Minister for Social Development of Karnali Province
- Incumbent
- Assumed office 5 June 2021
- Governor: Govinda Prasad Kalauni; Tilak Pariyar;
- Chief Minister: Mahendra Bahadur Shahi; Jeevan Bahadur Shahi;
- Preceded by: Dal Bahadur Rawal

Province Assembly Member of Karnali Province
- Incumbent
- Assumed office 2017
- Preceded by: Assembly Created

Personal details
- Party: Nepali Congress
- Website: mosd.karnali.gov.np

= Yagya Bahadur Budha Chhetri =

Nepali politician

Yagya Bahadur Budha Chhetri (यज्ञबहादुर बुढा क्षेत्री) is a Nepali politician of Nepali Congress and Minister for Social Development in Karnali government since 5 June 2021. He is also serving as member of the Karnali Province Provincial Assembly.

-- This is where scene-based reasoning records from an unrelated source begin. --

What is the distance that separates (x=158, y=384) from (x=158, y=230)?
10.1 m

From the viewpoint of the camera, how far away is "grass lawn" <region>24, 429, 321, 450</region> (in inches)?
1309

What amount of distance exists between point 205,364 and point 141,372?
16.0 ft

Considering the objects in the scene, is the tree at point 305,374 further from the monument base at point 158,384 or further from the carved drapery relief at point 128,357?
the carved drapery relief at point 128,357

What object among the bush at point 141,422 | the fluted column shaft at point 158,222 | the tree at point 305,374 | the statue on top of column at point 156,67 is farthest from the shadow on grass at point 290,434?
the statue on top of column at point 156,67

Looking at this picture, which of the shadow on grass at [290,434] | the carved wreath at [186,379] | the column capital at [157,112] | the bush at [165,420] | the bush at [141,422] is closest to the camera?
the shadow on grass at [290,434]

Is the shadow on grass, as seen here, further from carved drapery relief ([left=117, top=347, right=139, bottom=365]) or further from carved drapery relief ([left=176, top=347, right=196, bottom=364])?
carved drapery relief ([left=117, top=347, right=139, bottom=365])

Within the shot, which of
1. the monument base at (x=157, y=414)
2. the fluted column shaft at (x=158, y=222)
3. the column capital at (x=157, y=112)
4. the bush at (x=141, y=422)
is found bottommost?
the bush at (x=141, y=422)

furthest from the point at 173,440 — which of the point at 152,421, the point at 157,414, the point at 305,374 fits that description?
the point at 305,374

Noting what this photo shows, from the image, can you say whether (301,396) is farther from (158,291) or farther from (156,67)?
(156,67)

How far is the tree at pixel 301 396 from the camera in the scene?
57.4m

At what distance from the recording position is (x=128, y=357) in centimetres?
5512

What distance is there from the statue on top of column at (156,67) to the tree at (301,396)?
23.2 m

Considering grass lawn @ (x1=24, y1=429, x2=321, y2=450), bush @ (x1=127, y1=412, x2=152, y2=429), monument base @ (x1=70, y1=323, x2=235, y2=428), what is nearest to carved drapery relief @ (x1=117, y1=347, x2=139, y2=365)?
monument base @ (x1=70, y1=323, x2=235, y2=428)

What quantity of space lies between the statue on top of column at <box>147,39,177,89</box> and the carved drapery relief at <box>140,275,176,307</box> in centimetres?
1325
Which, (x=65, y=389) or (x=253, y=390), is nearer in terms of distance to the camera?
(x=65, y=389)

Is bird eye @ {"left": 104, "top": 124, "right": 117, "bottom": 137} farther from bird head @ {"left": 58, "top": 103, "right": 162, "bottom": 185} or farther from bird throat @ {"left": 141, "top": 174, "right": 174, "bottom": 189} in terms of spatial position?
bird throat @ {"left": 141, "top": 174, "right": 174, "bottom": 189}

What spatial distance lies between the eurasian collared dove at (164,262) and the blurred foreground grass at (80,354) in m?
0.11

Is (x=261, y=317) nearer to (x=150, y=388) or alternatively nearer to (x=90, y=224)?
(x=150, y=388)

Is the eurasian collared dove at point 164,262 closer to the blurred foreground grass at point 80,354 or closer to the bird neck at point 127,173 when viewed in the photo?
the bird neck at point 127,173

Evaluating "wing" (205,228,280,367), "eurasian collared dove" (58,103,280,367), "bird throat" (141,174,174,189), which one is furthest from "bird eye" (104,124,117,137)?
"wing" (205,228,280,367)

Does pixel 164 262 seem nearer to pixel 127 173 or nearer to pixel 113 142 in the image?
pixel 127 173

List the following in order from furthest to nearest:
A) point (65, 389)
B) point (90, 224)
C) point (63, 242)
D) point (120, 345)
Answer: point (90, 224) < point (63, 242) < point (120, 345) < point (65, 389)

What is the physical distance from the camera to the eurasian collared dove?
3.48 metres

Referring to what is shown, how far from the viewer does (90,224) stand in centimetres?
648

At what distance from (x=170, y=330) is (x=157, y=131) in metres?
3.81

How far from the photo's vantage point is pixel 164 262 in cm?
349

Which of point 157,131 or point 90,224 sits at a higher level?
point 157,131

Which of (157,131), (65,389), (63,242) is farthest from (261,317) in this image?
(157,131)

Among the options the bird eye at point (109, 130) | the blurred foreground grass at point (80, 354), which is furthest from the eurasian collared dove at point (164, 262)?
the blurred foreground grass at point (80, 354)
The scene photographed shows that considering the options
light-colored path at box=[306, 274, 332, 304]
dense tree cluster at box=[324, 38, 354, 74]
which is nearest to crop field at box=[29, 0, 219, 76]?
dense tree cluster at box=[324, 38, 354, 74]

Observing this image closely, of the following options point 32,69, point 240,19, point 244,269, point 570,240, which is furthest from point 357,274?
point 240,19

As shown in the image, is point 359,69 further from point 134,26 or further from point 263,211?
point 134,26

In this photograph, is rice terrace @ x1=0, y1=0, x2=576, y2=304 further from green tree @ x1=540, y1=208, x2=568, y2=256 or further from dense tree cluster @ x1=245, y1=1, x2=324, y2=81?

Chhetri was elected to the 2017 provincial assembly elections from proportional list of the party. He including one other ministers from Nepali Congress saved incumbent cabinet in vote of confidence. He joined Mahendra Bahadur Shahi cabinet on 5 June 2021 after a group of CPN (UML) withdrew support from the government. As a result of talks between the two parties Congress joined the government with two ministries. Currently, he is minister in Nepali Congress led Jeevan Bahadur Shahi.